Cost-Conscious Steps Midmarket IT Leaders Can Take to Fix AI Data Readiness
Data experts MES Computing spoke with offered several cost-conscious steps that midmarket IT leaders can take to improve data readiness for their AI deployments.
Stress-Test Data Pipelines Under Real Production Conditions
Patil suggested “taking the most important data source feeding the AI initiative and stress-test it deliberately, throttle it to 60 percent of its normal throughput. Add a 15-minute delay to the event stream. Corrupt a portion of a lookup table that the model joins against in a controlled environment. Then observe exactly what the system does.” This approach replaces assumptions with evidence. Rather than relying on model accuracy alone, teams can see how resilient their data pipelines are when conditions change.

**DATA EXCERPT**

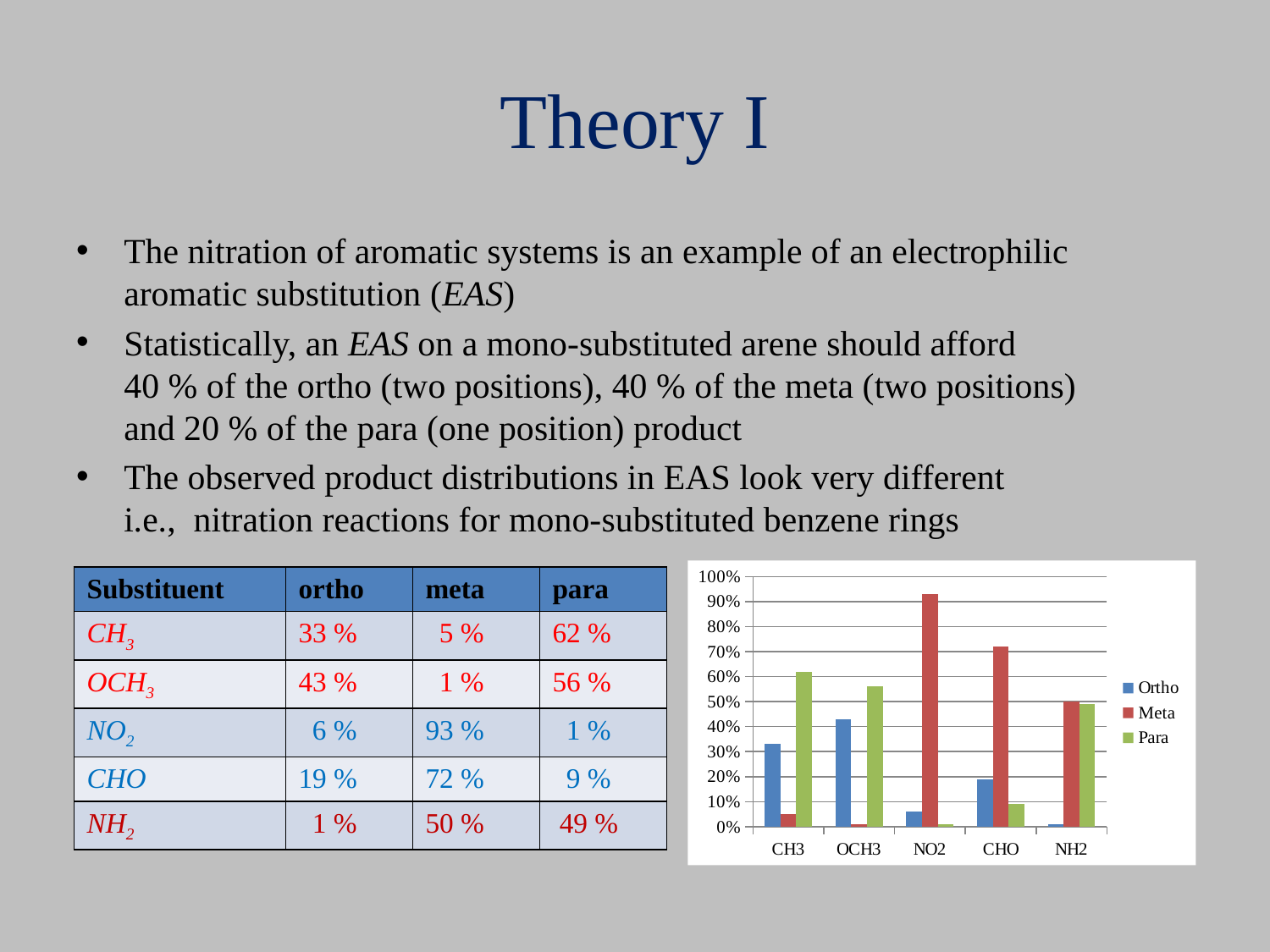
Is the Ortho value for OCH3 greater or less than 40%? greater Which substituent has the highest Para value in the chart? CH3 Which substituent has the highest Meta value in the chart? NO2 Which is larger for CH3: the Ortho value or the Para value? Para How many series does the chart legend list? 3 How many substituent categories are shown on the x axis of the chart? 5 Is the Meta value for NO2 greater or less than 90%? greater Is the Para value for CHO greater or less than 10%? less What colour are the Meta bars in the chart? red What kind of chart is shown on the slide? bar chart Which is larger for CHO: the Meta value or the Ortho value? Meta Which substituent has the lowest Ortho value in the chart? NH2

**PROMPT A**
Rewrite the passage of the AI data readiness text starting with "Cost-Conscious Steps Midmarket" and going on through "when conditions change.", changing "60 percent" to "75 percent".
**PROMPT B**
In the AI data readiness text, how far did Patil suggest throttling the most important data source?
**PROMPT C**
Pick up the AI data readiness text from where it stops.

**FINAL ANSWER A**
Cost-Conscious Steps Midmarket IT Leaders Can Take to Fix AI Data Readiness
Data experts MES Computing spoke with offered several cost-conscious steps that midmarket IT leaders can take to improve data readiness for their AI deployments.
Stress-Test Data Pipelines Under Real Production Conditions
Patil suggested “taking the most important data source feeding the AI initiative and stress-test it deliberately, throttle it to 75 percent of its normal throughput. Add a 15-minute delay to the event stream. Corrupt a portion of a lookup table that the model joins against in a controlled environment. Then observe exactly what the system does.” This approach replaces assumptions with evidence. Rather than relying on model accuracy alone, teams can see how resilient their data pipelines are when conditions change.

**FINAL ANSWER B**
To 60 percent of its normal throughput.

**FINAL ANSWER C**
Establish A Shared Data Quality Scorecard Across Teams
Launch a data quality scorecard that’s visible to the data team and AI project teams, Piper recommended. This approach pulls data quality out of the shadows and turns it into a shared metric, so it stops being a “data team problem” and becomes a collective priority. This level of transparency, he maintained, ensures everyone stays aligned on data health, making it much easier to catch issues before they tank your model’s performance.
Treat Data Readiness As An Active Part Of The AI Initiative
For Swanson, the starting point is reframing how data work is positioned. Data readiness, she noted, should sit inside the AI initiative rather than be treated as something to complete beforehand. “Auditing data quality, mapping sources and identifying gaps gives leadership something concrete while buying time to do it properly,” she clarified.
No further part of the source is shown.